Он поднялся и ушел в хату. Там раздавался суровый голос тетки. Делать было нечего, мы ждали. Я закурил и пошел по огороду к оригинальной дверце. Ах, как я люблю этот угол. Эти белые-белые хатки по взгорью, каменные заборчики, маленькие окошки в белых стенах, тропинки, окраинная тишь, мелькание женских платков; не знаешь, что там за человек, просто человек твоего времени, видение, оно мелькнуло и пропало навсегда — сперва передо мной, а когда-нибудь и перед этим небом, еще не обсыпанным звездами; и на могиле даже скверной юхимовской тетки какой-нибудь мальчик погрустит о ней через век, пожалеет. Я глядел на домик, в котором провел когда-то первую таманскую ночь. Тогда я все мечты отдал Лермонтову, все кружил и кружил, звал его. Нынче ж думал: не там ли, возле моей ночевки у моря, стоял монастырь, и в нем тысячу лет назад молился и писал ссыльный Никон? Или подальше, у раскопок? Или штормовые волны давно-давно смыли ту землю?

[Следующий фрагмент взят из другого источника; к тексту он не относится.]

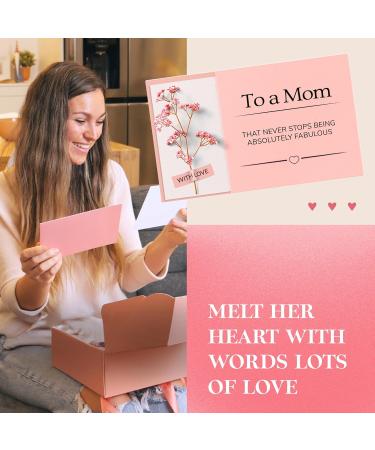 Best Mom in the World Gift Set | Perfect Gift for Any Occasion | Relaxing Gifts for Women | Unique Mom Birthday & Holiday Gift Box - Buy Online on GoSupps.com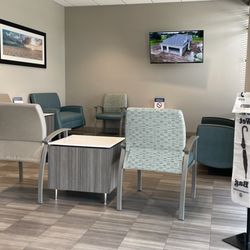 AdventHealth Imaging Center - Apopka - Waiting room.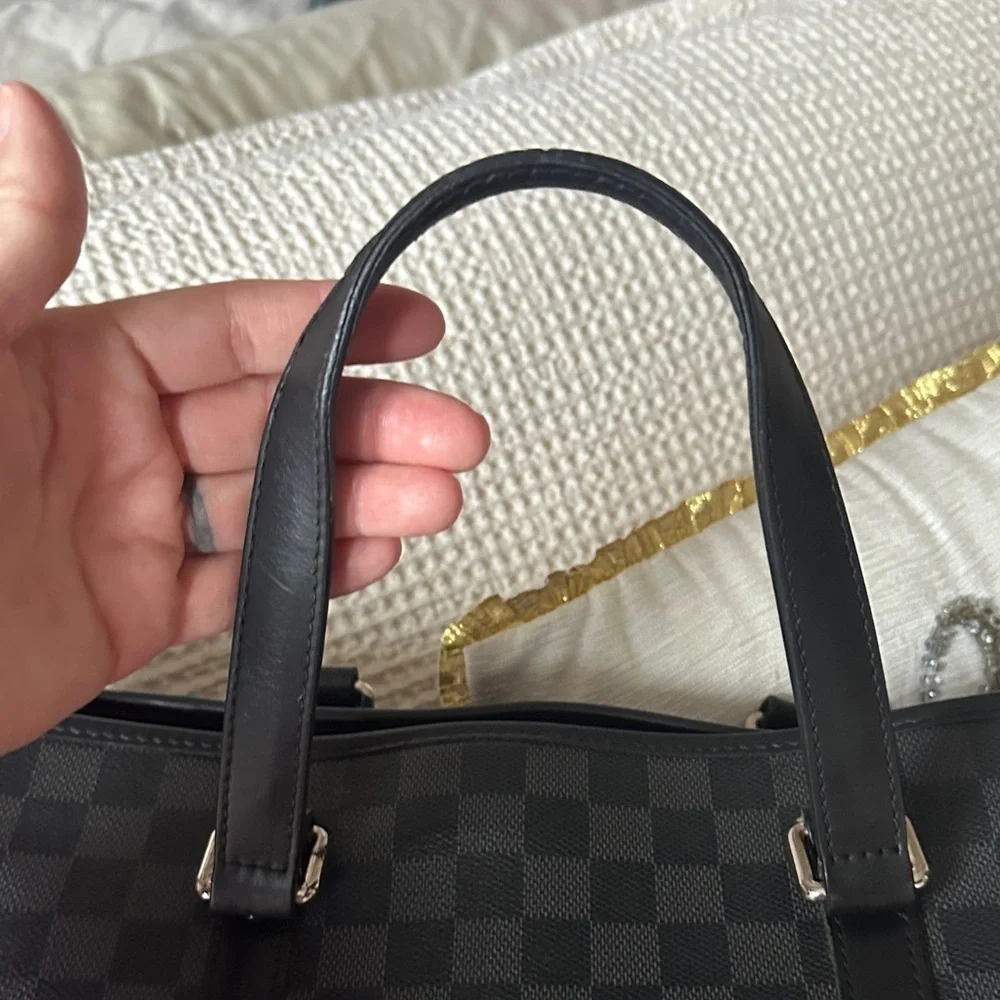 Louis Vuitton canvas you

Меня позвали. Я уже ничего не ждал и, точно в бедной семье, был обязан доесть кусок, который мне отрезали. Юхим вынес свои сочинения, и сам сидел нарядный — в чистых штанах и расшитой украинской рубашке. Его «история» вместилась в три альбома для фотокарточек. Я сначала подумал, что он вынес снимки старой Тамани.
— История Тамани, — прочитал я на корочке. — Том первый.
Юхим слушал будто впервые.
— Солидно, — сказал Степка.
— Я почитал, почитал, та-й сам решил осветить историю. Получилось не хуже и не лучше. Если я лгу, говорил Мономах, то бог меня ведает и крест честной.